If the Wisconsin season opens sept 18th will the corn be ready or should I use my other stand location in the pines? When does the corn die and do they eat it while it is soft or wait till it gets hard?
#17
RE: What to do around standing corn?
It really depends on where your hunting and how pressured the deer are. One thing is pretty certain, I dought I would hunt in the corn off of the ground. The bucks are likly to get down wind of you before going to the pond. They will also smell that you have been in there safe zone and abandon it except at night. Most of my hunting in Iowa or Illinois would put me on the edge of the feild. I would walk the entire perimeter of the feild the day I was going to hunt and set up on the biggest track, not the most tracks. The big bucks travel alone early in the season. Here in Wisconsin on most of the farms I hunt I would abandon the feild all together and look for where the bucks are bedding and set up near there, unless you are reasonably sure they are bedding in the feild.
#18
Dominant Buck
Join Date: Feb 2003
Location: Blossvale, New York
Posts: 21,199
RE: What to do around standing corn?
We hunt corn every year. Do what most have mentioned. They'll troll just inside the woods, around the corn in strips between woods, and spend a lot of time IN the corn. We find trails coming and going and hunt them. Look in the corners, low hidden spots, ditches cutting through the corn.. all sorts of places. Try to be in the woods the day the corn is cut. It's wild. As some one mentioned,... for the first 3 or 4 days after they cut there's tons of activity. I went out last week on a crop damage permit. I set up in a hedgerow/ditch that cut the back of a corn field off from the front. About the witching hour deer started popping up everywhere. Most came from the corn. If there are any grassy areas in the corn void of crops... they'll visit them. Your pond sounds like a winner too. I don't think I'd be stomping a farmers corn down......even a relative. They take their crops and right to quiet enjoyment seriously. Even a relative can get ticked... why bother pushing it. You don't need to.
#19
RE: What to do around standing corn?
ORIGINAL: Solax
Fieldmouse, I've tried that idea and gave it up, I am really bad at stalking and just never saw anything until it was too late.

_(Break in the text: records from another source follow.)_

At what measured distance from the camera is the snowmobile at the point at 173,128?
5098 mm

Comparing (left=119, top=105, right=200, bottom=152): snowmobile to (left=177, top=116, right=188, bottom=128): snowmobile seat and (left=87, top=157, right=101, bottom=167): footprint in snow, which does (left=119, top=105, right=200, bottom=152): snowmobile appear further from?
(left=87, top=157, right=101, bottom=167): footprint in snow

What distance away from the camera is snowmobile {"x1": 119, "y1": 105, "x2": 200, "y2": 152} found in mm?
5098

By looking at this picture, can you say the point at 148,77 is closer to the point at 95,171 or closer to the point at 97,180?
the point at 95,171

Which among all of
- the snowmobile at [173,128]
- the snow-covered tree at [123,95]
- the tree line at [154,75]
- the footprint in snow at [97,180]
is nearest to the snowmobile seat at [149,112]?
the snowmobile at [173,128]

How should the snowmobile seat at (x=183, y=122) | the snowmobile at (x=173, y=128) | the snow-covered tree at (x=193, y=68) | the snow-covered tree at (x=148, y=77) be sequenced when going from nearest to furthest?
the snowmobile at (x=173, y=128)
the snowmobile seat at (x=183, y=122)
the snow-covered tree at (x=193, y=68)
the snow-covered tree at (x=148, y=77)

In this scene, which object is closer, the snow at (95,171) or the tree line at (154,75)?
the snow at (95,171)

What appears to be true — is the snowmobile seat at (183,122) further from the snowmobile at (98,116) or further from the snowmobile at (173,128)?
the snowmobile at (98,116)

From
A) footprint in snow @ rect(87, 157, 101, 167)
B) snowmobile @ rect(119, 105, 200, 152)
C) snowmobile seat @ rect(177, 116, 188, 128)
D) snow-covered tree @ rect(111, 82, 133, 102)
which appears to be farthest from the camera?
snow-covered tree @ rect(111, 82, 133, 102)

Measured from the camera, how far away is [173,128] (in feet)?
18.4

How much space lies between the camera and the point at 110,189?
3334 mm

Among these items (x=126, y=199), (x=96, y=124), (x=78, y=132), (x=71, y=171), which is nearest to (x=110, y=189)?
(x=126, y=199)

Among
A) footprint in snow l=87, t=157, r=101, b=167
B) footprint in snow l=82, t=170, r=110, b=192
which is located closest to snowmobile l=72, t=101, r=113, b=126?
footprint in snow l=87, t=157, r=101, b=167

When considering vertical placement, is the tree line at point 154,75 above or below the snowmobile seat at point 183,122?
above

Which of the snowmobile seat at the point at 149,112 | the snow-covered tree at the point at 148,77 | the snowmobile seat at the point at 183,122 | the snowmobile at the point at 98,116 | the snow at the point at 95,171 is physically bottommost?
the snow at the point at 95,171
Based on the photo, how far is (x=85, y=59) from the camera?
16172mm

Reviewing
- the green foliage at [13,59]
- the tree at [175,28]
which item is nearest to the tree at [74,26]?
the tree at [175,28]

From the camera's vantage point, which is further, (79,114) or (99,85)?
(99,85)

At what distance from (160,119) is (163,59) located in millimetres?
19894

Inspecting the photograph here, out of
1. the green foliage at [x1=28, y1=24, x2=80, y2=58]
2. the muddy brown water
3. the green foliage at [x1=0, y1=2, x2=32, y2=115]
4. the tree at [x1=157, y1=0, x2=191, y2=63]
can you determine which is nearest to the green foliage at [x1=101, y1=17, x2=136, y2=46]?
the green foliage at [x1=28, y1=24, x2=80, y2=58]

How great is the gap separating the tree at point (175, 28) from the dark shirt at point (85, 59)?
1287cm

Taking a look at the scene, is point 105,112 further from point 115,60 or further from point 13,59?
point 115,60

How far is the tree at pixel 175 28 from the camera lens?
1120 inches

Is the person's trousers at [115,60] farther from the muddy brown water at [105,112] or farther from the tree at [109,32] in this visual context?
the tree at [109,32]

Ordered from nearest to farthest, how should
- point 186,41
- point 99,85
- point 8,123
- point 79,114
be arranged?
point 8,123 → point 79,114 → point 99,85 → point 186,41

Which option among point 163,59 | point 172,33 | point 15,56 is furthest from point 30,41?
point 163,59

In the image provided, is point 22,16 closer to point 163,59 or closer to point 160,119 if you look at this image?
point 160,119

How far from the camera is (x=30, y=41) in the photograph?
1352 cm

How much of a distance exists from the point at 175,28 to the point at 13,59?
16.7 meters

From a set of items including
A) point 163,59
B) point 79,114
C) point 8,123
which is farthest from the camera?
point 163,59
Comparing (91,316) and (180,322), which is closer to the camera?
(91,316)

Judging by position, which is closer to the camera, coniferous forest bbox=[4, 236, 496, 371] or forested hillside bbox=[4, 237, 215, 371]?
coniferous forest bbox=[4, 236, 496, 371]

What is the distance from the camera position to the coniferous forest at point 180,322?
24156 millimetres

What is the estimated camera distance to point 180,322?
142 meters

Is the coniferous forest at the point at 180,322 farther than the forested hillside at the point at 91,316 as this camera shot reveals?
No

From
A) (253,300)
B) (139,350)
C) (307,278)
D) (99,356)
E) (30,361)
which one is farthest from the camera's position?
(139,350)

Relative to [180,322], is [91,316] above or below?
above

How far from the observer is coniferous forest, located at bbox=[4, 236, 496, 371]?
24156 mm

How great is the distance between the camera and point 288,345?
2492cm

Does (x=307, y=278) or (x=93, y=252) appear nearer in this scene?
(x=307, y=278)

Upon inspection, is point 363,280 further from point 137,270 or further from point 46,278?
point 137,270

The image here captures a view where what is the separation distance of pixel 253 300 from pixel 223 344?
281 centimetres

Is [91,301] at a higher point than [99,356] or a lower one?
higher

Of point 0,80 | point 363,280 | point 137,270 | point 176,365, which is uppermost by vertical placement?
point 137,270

Fieldmouse, I've tried that idea and gave it up, I am really bad at stalking and just never saw anything until it was too late.
Where I hunt the first ten rows are striped clean by the deer coming and going. A little trail won't hurt a thing.
#20
Join Date: Mar 2003
Posts: 45
RE: What to do around standing corn?
The farmer whose land I hunt on is a Dairy farmer and he does a lot of corn sileage each year. The first thing he does each fall, is take the first 5 or 6 rows off each corn field. For some reason farmers do that anyway, but this farmer, after telling him how much it boosts our success rate, makes sure he does it first thing so that we can shoot more deer. This provides a great area for them to be out and feed but also to give you more visibility and shot opportunities. This way he harvests the corn without you having to cut it down. This way everyone wins.